New York: A young man in the US has claimed that his penis shrunk by a total of 1.5 inches after contracting Covid-19 last July.
The man in his 30s claimed in a letter written to Slate Magazine's How to Do It podcast, where they answer questions about sex, submitted anonymously by their audience, New York Post reported.
In the latest episode, the person said after being hospitalised in July 2021 for Covid, he experienced erectile dysfunction. While the condition was resolved after treatment, he found a more permanent change. "I seem to be left with a lasting problem. My penis has shrunk," he said.

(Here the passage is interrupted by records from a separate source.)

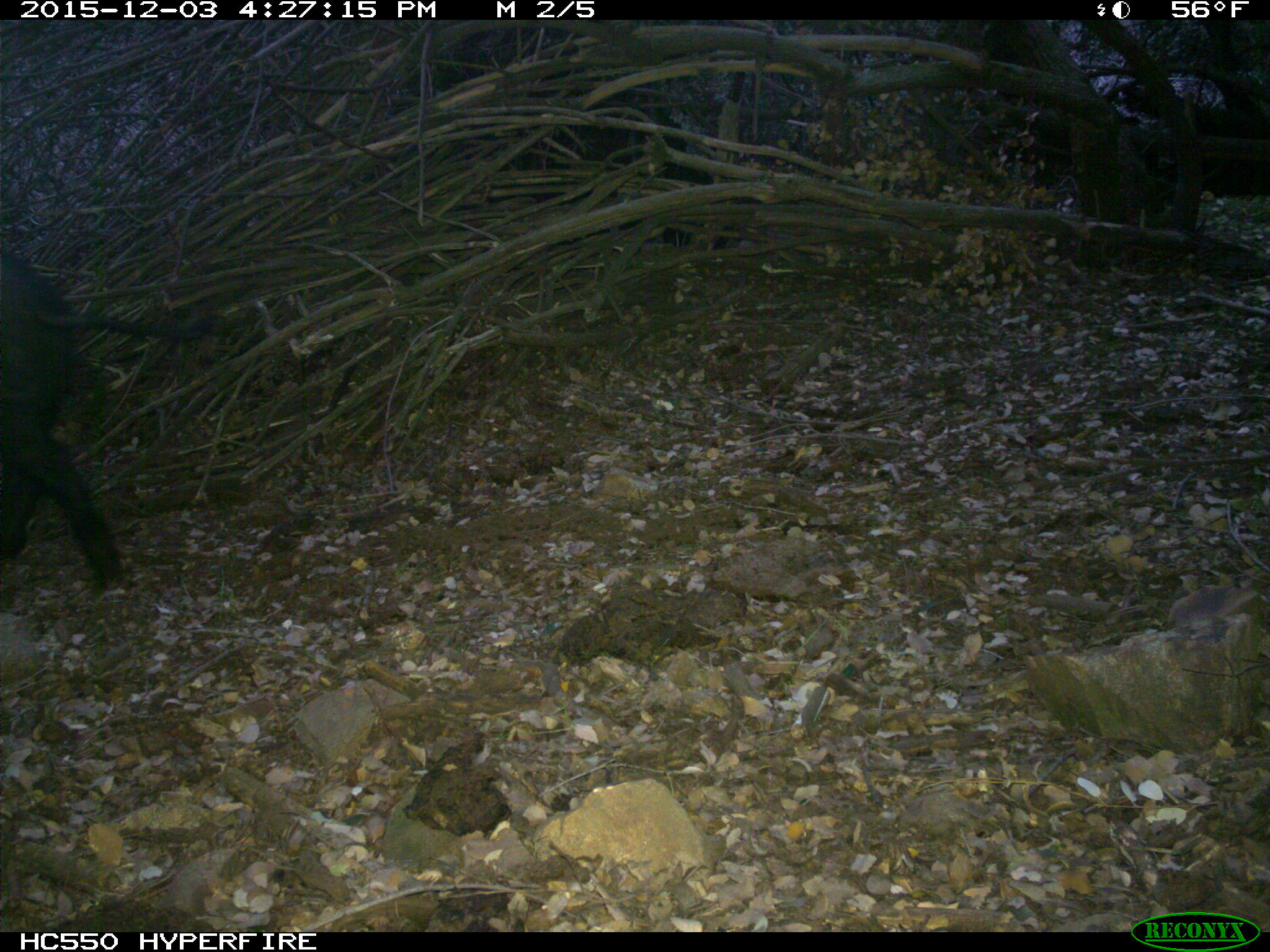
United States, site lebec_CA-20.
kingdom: Animalia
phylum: Chordata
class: Mammalia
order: Artiodactyla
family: Suidae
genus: Sus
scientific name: Sus scrofa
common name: wild boar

"Before I got sick, I was above average, not huge, but definitely bigger than normal. Now I've lost about an inch and a half and become decidedly less than average."

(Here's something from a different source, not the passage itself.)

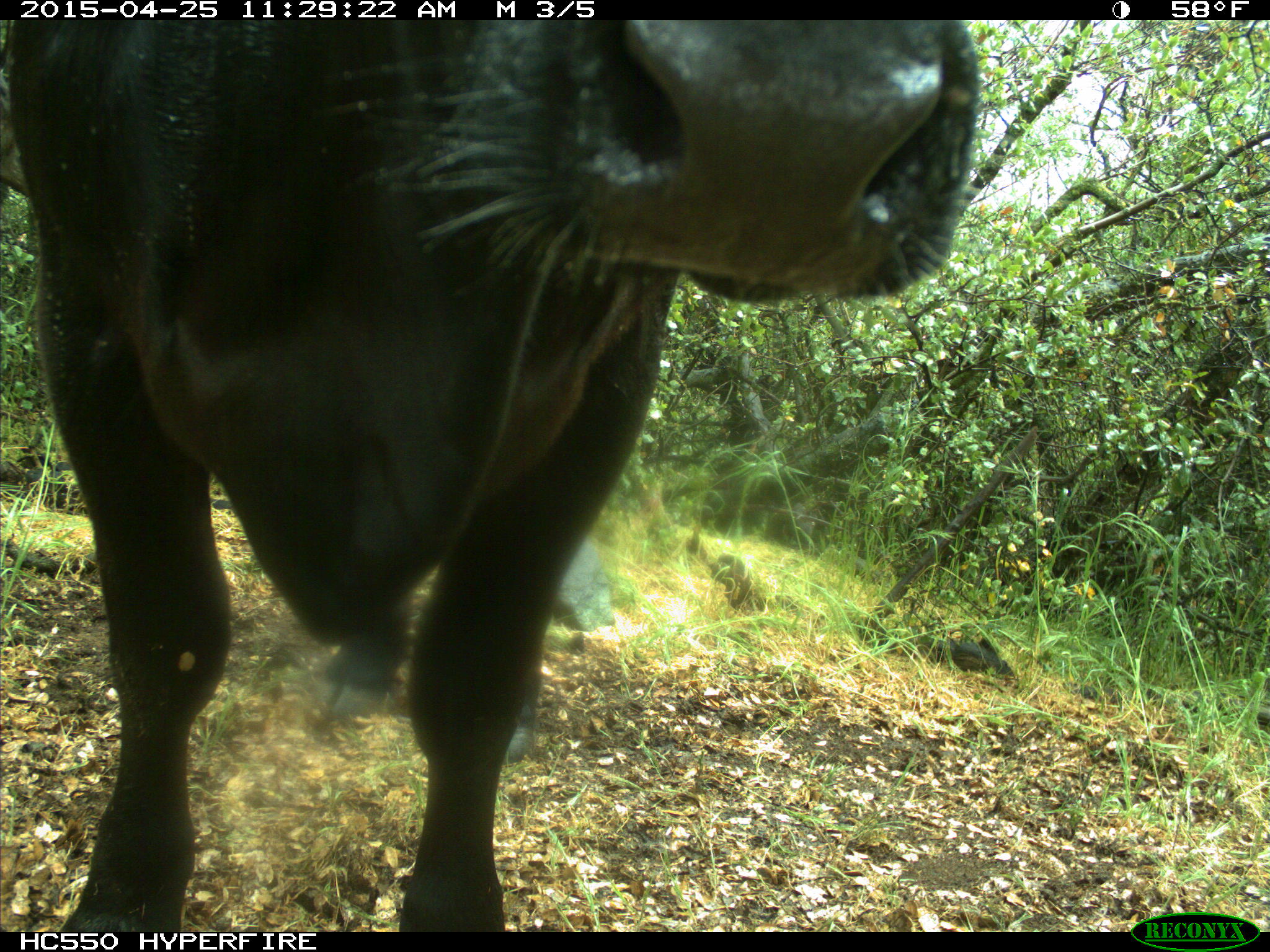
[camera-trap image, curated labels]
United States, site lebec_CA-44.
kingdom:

His experience, however, is far from the first reported case of post-Covid erectile dysfunction in men.
A study published in March 2021 in Andrology and supported by the Italian Ministry of Education, University and Research showed that erectile dysfunction was higher in those who had contracted Covid.
Of the 100 sexually active men in the study, 25 had contracted Covid previously, and 75 had not.
The prevalence of erectile dysfunction (ED), measured with the Sexual Health Inventory for Men, was significantly higher in the Covid positive group, with 28 per cent experiencing it, versus just 9.33 per cent in the Covid negative group, a third as many, Jerusalem Post reported.
"On top of well-described pathophysiological mechanisms, there is preliminary evidence in a real-life population of ED as a risk factor of developing Covid-19 and possibly occurring as a consequence of Covid-19," the study noted.
In additionally, another study published in September 2020, also concluded that "Covid-19 has a uniquely harmful impact on men's health and erectile function through biological, mental health, and healthcare access mechanisms."
Speaking to the podcast, urologist Ashley G. Winter explained that the phenomenon of Covid causing shrunken genitalia could be entirely possible.
"You get hard because a whole bunch of blood moves into your penis and stays there," Winter was quoted as saying.
"When those blood vessels are affected, you can get erectile dysfunction," she added.